(Text block begins)

Friday, October 14, 2016


LUCY BURDETTE: I jumped with excitement when I saw an email from Dennis Palumbo several weeks ago about a collection of essays from both shrinks and patients about the experience of psychotherapy, called HOW DOES THAT MAKE YOU FEEL? I ordered it instantly and asked Dennis if he would come to Jungle Red to talk about his essay.

Welcome Dennis! The therapy world seems to have changed so much since I worked as a psychologist in private practice. As the editor of this collection mentioned, we didn't have to deal with the minefield of social media and worrying about what our patients might think if (or when) they came across some personal data. When you were approached to write an essay, did you have concerns about telling so much about yourself?

(Text block ends)
(Supplied material begins)

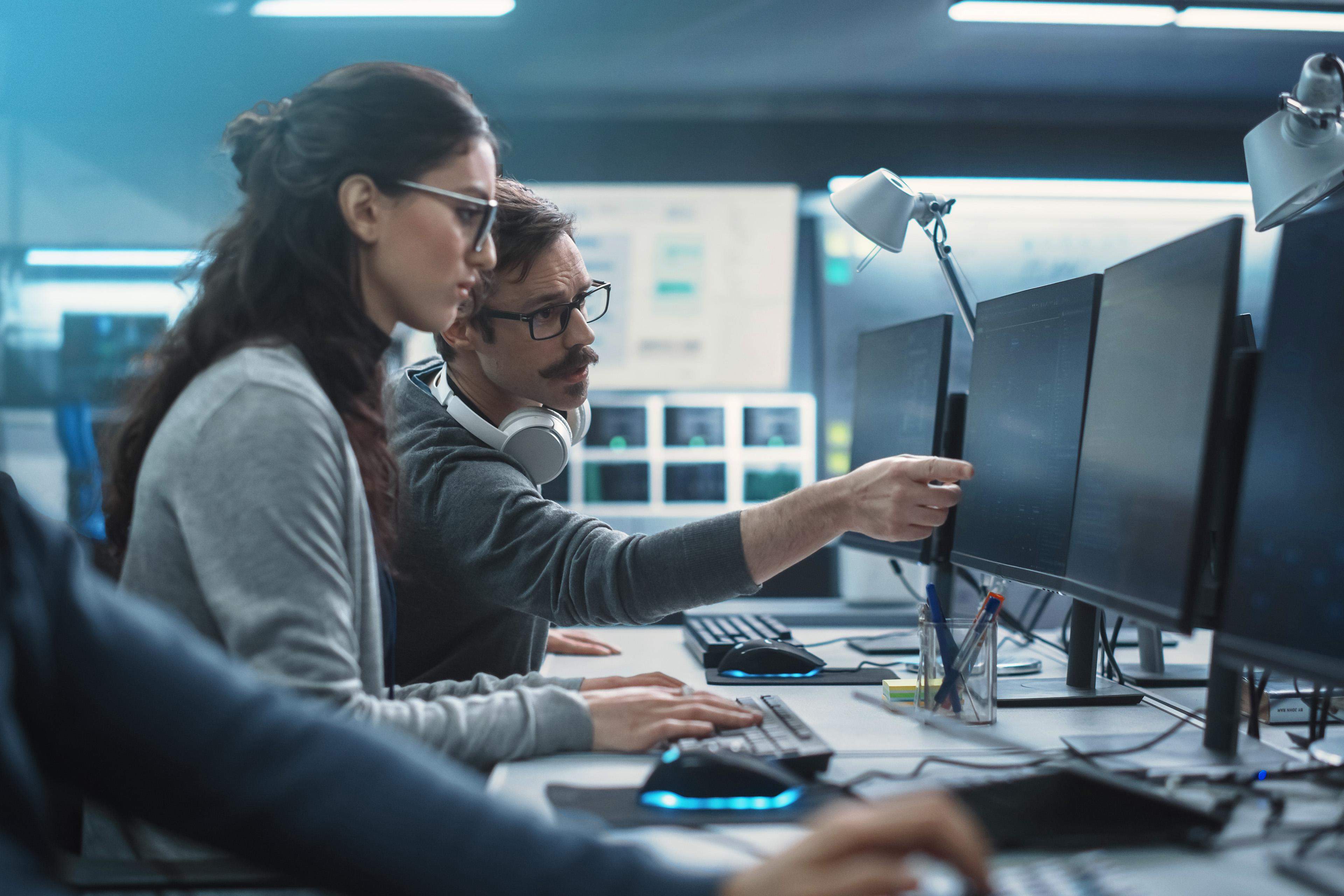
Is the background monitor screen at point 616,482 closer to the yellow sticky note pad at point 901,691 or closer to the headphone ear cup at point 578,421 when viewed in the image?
the headphone ear cup at point 578,421

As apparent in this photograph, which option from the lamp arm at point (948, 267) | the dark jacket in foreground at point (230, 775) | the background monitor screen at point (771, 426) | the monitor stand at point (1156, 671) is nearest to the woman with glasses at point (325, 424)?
the dark jacket in foreground at point (230, 775)

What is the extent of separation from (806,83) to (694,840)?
3.57 m

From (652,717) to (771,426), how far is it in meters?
3.02

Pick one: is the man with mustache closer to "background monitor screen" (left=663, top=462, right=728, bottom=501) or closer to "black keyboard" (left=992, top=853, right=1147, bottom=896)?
"black keyboard" (left=992, top=853, right=1147, bottom=896)

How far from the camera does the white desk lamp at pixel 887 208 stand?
64.6 inches

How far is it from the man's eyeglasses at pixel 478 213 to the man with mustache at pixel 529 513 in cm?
41

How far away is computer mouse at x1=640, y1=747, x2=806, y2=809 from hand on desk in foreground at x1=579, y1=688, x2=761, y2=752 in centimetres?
16

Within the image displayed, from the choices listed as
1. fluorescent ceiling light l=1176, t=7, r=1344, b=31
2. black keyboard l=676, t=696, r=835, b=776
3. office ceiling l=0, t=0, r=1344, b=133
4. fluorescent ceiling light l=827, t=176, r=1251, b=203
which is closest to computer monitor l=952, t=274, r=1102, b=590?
black keyboard l=676, t=696, r=835, b=776

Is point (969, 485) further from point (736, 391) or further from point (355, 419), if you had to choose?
point (736, 391)

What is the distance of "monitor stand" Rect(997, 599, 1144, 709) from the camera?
1.21 m

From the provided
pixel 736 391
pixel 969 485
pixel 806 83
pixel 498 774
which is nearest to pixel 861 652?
pixel 969 485

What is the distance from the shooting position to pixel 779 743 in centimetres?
94

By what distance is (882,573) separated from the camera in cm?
219

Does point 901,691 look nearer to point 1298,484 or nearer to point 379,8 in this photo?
point 1298,484
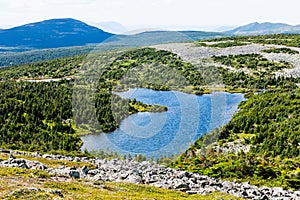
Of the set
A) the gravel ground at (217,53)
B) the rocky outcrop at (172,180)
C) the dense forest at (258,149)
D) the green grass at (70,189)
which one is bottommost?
the dense forest at (258,149)

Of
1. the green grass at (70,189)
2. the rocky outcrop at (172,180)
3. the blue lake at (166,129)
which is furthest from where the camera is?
the blue lake at (166,129)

(Supplied material ends)

(Task set)
a) According to the blog post about the therapy essay collection, what is the collection called?
b) Carry on the blog post about the therapy essay collection, starting after its final sentence.

(Per-task answers)
a) HOW DOES THAT MAKE YOU FEEL?

b)
DENNIS PALUMBO: Not really, because I felt (and feel) that it's important for patients in therapy to see that therapists have the same kinds of struggles that they do. Of course, all therapists need to be cautious in terms of personal disclosures, but having a patient know that you can relate to their issues has enormous therapeutic benefit. In the case of this essay, which details my career transition from Hollywood screenwriter to licensed psychotherapist, I believed it was important to let readers know the emotional ups and downs of any major life transition. And that while it may not be an easy journey, it's one worth taking if it's what your heart demands.

Lucy: I love the line in your essay when you announce to your new therapist that you intend only to be there for a few sessions, which stretches into eight years. For folks who are not familiar with long-term psychotherapy, could you explain how a person who is relatively sane might end up in therapy over a period like that? (I should say that I was going to put my psychologist character Dr. Rebecca Butterman (DEADLY ADVICE) in psychoanalysis, but a dear friend advised me that she would look like a nut-so I opted for therapy instead!)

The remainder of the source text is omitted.